3D design and printing laboratory DM-SL>LABO3D
The 3D Design and Printing Laboratory is a practical course aimed at providing students with comprehensive preparation for working with 3D printing technology. The course combines lecture elements with practical exercises, enabling participants to acquire both theoretical knowledge and practical skills in designing, preparing, and executing 3D prints.
The course begins with a theoretical introduction, during which students learn about the fundamental 3D printing technologies, such as FFF/FDM, SLA, DLP, and LCD. The specifications, technological differences, and applications of these technologies in various industries, such as manufacturing, medicine, education, and entertainment, are discussed. Students also gain knowledge about the types of 3D printers available on the market, their construction, operating principles, and key printing parameters.
The next stage of the course introduces students to 3D design using Fusion 360 software. Students become familiar with the software interface and key features that allow them to create three-dimensional models. During practical exercises, participants learn how to design both simple and more complex 3D objects, using parametric modeling functions, solid operations, and basic construction optimization techniques. An important aspect of this stage is preparing models for export in formats compatible with slicing software.
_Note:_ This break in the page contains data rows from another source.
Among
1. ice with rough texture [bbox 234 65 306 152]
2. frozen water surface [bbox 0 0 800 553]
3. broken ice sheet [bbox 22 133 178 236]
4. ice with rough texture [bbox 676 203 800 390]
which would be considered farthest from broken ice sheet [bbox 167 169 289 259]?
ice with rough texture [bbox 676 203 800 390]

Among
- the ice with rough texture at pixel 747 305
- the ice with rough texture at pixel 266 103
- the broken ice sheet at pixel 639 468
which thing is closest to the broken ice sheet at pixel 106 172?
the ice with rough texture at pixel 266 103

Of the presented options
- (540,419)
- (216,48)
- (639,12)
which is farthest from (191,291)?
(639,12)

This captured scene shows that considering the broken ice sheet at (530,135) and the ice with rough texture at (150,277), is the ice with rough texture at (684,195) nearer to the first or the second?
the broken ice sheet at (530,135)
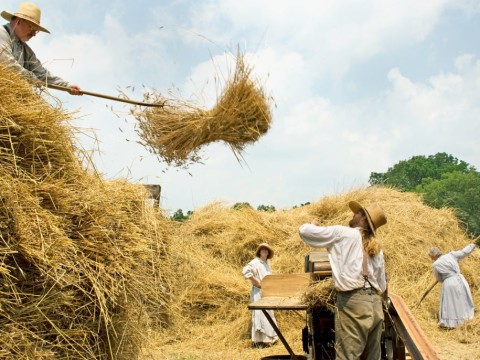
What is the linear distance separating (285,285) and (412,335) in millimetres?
1331

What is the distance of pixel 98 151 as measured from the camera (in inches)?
146

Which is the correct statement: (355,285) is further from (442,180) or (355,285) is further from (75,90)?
(442,180)

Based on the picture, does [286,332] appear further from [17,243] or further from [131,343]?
[17,243]

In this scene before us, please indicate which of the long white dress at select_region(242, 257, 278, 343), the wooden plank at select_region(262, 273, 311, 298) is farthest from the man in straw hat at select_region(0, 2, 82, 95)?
the long white dress at select_region(242, 257, 278, 343)

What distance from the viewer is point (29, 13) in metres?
4.14

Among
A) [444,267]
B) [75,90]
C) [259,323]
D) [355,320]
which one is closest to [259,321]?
[259,323]

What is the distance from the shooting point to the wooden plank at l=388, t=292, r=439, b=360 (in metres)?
4.22

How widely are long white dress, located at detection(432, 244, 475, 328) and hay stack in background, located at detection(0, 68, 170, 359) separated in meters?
6.97

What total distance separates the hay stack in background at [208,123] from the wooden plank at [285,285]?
1347 mm

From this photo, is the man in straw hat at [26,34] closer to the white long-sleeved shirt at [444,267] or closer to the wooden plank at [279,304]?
the wooden plank at [279,304]

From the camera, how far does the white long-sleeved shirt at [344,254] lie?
4617 mm

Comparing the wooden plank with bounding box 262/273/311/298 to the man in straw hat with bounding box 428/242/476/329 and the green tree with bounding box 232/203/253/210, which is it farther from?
the green tree with bounding box 232/203/253/210

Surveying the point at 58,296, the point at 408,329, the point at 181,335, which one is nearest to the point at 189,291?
the point at 181,335

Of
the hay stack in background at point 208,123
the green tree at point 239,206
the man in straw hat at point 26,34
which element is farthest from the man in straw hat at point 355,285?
the green tree at point 239,206
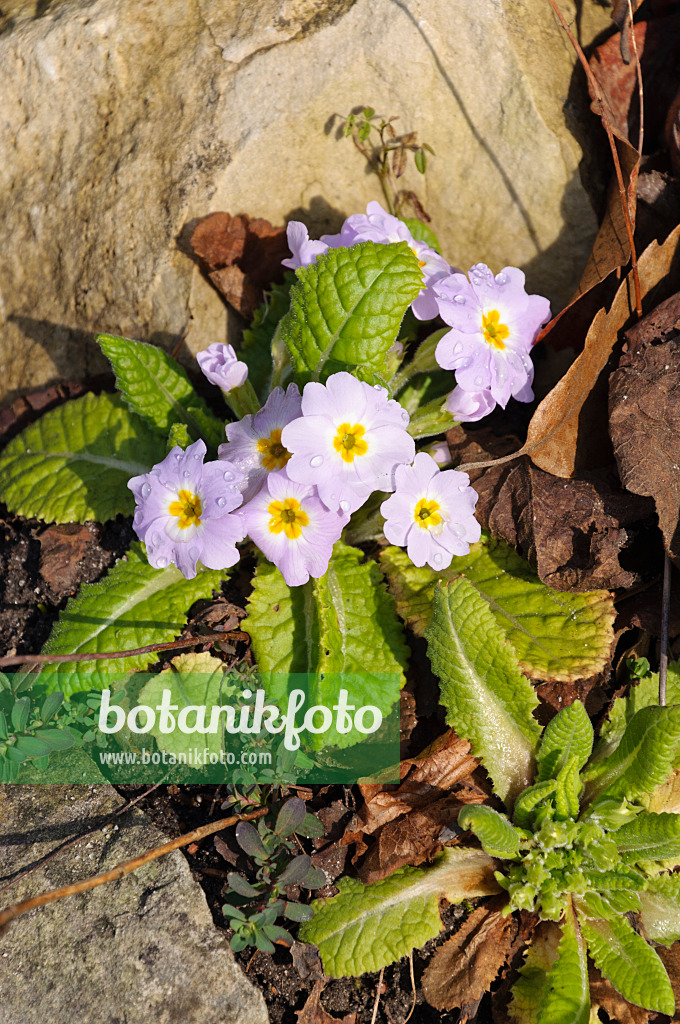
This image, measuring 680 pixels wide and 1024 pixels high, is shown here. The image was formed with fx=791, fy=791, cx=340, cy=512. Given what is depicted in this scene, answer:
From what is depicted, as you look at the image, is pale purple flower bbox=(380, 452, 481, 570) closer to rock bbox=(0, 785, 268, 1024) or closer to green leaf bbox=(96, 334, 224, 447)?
green leaf bbox=(96, 334, 224, 447)

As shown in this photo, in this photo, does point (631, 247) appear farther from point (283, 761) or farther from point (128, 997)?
point (128, 997)

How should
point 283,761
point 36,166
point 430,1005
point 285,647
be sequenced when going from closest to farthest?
point 430,1005 → point 283,761 → point 285,647 → point 36,166

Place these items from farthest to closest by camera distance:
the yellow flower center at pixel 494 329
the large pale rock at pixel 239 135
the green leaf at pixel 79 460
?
1. the large pale rock at pixel 239 135
2. the green leaf at pixel 79 460
3. the yellow flower center at pixel 494 329

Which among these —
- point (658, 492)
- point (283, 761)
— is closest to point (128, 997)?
point (283, 761)

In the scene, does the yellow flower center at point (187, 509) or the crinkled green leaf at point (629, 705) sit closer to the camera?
the yellow flower center at point (187, 509)

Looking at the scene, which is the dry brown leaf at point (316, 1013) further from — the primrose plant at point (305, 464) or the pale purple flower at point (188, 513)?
the pale purple flower at point (188, 513)

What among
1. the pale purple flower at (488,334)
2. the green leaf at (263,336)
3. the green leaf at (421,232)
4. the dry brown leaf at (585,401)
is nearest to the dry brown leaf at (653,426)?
the dry brown leaf at (585,401)
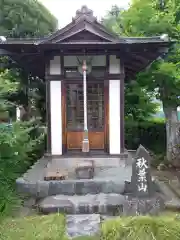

The following part of the course focuses on the process of preparing models for 3D printing using popular slicing tools, such as Cura and PrusaSlicer. Students learn the principles of model slicing, the process of dividing 3D models into layers, as well as how to adjust printing settings (layer height, print speed, support type, number of walls) and optimize printing parameters to achieve high-quality prints. Special emphasis is placed on understanding how individual parameters affect the efficiency, durability, and aesthetics of the print. During the practical exercises, students prepare their designs for printing, independently configuring and testing the slicer settings.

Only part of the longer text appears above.